Au hasard d’un carton, je tombe sur un jean gris clair que je n’ai pas mis depuis des lustres. Hugues n’aimait pas la teinte, mais moi si. Comme d’habitude, je lui avais obéi. Je ne suis pas mécontente d’en avoir fini avec cette tutelle machiste. Je suis libre de le remettre. Libre ! Je m’apprête à l’essayer pour vérifier qu’il est encore à ma taille lorsque, en le dépliant, quelque chose tombe de la poche et rebondit sur le parquet. Je cherche, mais ne trouve rien. Intriguée, je me mets à quatre pattes et inspecte jusque sous les meubles. Entre les pieds du fauteuil, quelque chose brille. Je pense d’abord à une pièce de monnaie, mais en décalant le siège, je découvre une clef. Nom d’une grande roue qui tombe en panne avec moi qui ai envie de faire pipi au sommet ! C’est une clef de l’appartement de Hugues. Celle que j’étais convaincue d’avoir perdue ! Il avait été obligé d’en faire refaire une et me l’avait reproché pendant des semaines. Il m’avait maintes fois répété que si on se faisait cambrioler, ce serait de ma faute. Qu’est-ce que je n’avais pas entendu ! Il avait encore réussi à me faire culpabiliser.
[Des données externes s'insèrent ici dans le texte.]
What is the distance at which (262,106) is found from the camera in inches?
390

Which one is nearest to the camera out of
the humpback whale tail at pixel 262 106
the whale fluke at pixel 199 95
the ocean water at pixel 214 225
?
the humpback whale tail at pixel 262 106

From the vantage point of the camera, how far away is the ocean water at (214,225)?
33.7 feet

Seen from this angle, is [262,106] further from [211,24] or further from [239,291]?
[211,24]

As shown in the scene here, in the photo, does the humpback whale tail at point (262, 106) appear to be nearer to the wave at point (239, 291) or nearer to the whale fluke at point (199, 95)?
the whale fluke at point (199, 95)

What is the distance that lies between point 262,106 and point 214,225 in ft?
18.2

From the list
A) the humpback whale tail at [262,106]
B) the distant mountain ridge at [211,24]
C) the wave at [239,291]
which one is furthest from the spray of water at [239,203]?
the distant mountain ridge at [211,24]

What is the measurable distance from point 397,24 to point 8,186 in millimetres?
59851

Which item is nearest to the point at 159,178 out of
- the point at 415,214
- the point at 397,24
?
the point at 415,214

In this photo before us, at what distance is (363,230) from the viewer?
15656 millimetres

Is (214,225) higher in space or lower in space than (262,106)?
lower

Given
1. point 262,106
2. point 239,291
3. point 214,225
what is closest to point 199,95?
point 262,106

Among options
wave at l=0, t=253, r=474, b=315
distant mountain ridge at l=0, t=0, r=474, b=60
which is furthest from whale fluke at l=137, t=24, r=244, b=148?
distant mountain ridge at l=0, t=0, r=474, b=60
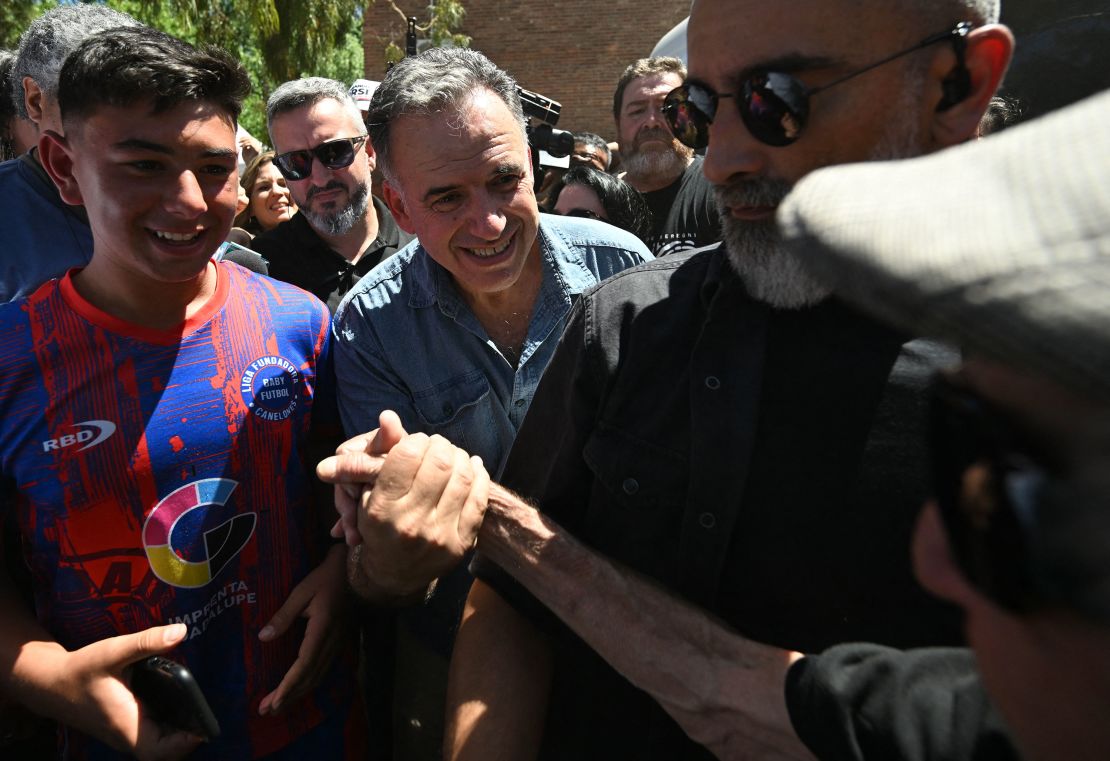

Un sourire béat me barre le visage. Je dois avoir l’air d’une parfaite abrutie. Je m’en fous. Je ramasse la clef et la fais miroiter dans la lumière des spots comme un trésor. Je n’ai plus besoin de Floriane pour aller récupérer la lettre de Mémé Valentine, je ne suis plus obligée de m’abaisser à demander à l’autre détritus. Je vais aller la chercher moi-même.
18
Cette fois, je ne me sens pas comme une voleuse, j’en suis une. Même si je viens reprendre un bien qui m’appartient, je m’apprête à pénétrer illégalement dans l’appartement d’une personne avec qui je n’ai plus aucun lien. Pour évaluer le risque que je prends pénalement, j’ai vérifié sur Internet les peines encourues. Mais comme on trouve tout et n’importe quoi, je n’ai pas de réponse précise. Suivant les sites, je risque soit une amende de première catégorie, soit de la prison avec sursis, et même dans certains pays, une peine de huit cents ans de prison ou une lapidation en place publique… Y a pas à tortiller, l’accès libre au savoir, ça a du bon. À défaut d’apprendre quoi que ce soit ou d’apporter de vraies réponses, ça fait réfléchir.